Databending :: Experiment Two: Edit Audio As Image

Audio As Image File

If we can edit images as audio, then why not edit audio as an image?

There are a couple different ways we can open arbitrary raw data streams in an image editor. We explore two methods here:

Method 1: Manually Create File Header

We can open data as image files by creating a BMP file header with X*Y dimensions matching the data length. A 8bpp image (one byte per pixel) is easiest to calculate. An image of size (1 * (# of audio samples)) would be easy to use but no good to look at. A square image where X = Y = sqrt(# samples) is probably better; Adjust as needed.

Once you have a BMP header in which (X*Y) = (number of audio samples), insert this at the beginning of a new file. After the end of the header, add the Raw (header-less) Unsigned 8-bit output from Audacity. Name the file with a ".bmp" extension.

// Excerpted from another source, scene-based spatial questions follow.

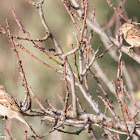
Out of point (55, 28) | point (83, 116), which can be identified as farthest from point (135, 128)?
point (55, 28)

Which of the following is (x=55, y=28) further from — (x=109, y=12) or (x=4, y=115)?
(x=4, y=115)

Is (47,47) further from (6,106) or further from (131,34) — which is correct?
(6,106)

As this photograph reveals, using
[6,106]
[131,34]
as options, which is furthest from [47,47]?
[6,106]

Method 2: Open Raw Image Data

This was submitted by a user.

You can open arbitrary (raw) data streams in GIMP. in the File > Open dialogue, select the File Type "Raw image data (.data)" and enable Show All Files. This will allow you to open any file and specify the width, height, colour depth and encoding, and other options manually. Then you can Export the data and GIMP will create a file header of the appropriate type for you.

Eliciting Patterns

By adjusting the pixel width (X) in the image file header, we can visualize different waveforms in the audio stream. The sample rate used in the input audio affects the data width of the sound waves, and the X-dimension we choose to insert into the image file header affects the image pixel flow from one line to the next.

Image files at 8bpp (256 colours) might be grayscale, or a custom colour map might be included for fun or art or other purposes.

Image Effects On Audio

Teddy KGB - Fo Mike

I asked my buddy Teddy KGB to whip up a simple music track for databending; He created Fo Mike.wav which has some simple synth and drums in a hiphop beat.

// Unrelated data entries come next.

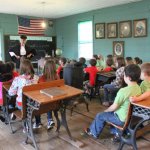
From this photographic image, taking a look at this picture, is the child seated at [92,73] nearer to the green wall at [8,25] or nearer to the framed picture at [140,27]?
the framed picture at [140,27]

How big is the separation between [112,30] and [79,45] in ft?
6.07

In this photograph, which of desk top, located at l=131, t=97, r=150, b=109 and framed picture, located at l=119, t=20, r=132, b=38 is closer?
desk top, located at l=131, t=97, r=150, b=109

The first step is to convert the encoding to a simple 8-bit format. I used Audacity to mix down the original track from stereo to mono, and exported as RAW (header-less) Unsigned 8-bit encoding at 18000Hz. The 1-channel Unsigned 8-bit format ensures that each audio frame is one byte, and the entire data stream is linear (mono); Stereo format looks more like "LRLRLR..." but mono is just "BBBB..." (Bytes). The choice of 18000Hz for a sample rate gives us a total data size of 1536000 bytes, which divides nicely into many factors. I chose image dimensions of 1500x1024 (1500 * 1024 = 1536000).

I created a new 1500x1024 Grayscale image in GIMP (just a plain white rectangle) from which I extracted the BMP header of 1146 bytes and attached this to the beginning of the RAW data output by Audacity. The result is a BMP interpretation of the audio data, which looks like this:

NOTE: This Windows BMP file encodes the data bottom-to-top, which is counterintuitive. Using a Y-dimension of "-1024" encodes the BMP top-to-bottom, but this will result in even more confusion when we bring it back to Audacity or export as PNG, so just know that the start of the audio is at the bottom and the end of the audio is at the top. (WHY??? I don't know why BMP does this...)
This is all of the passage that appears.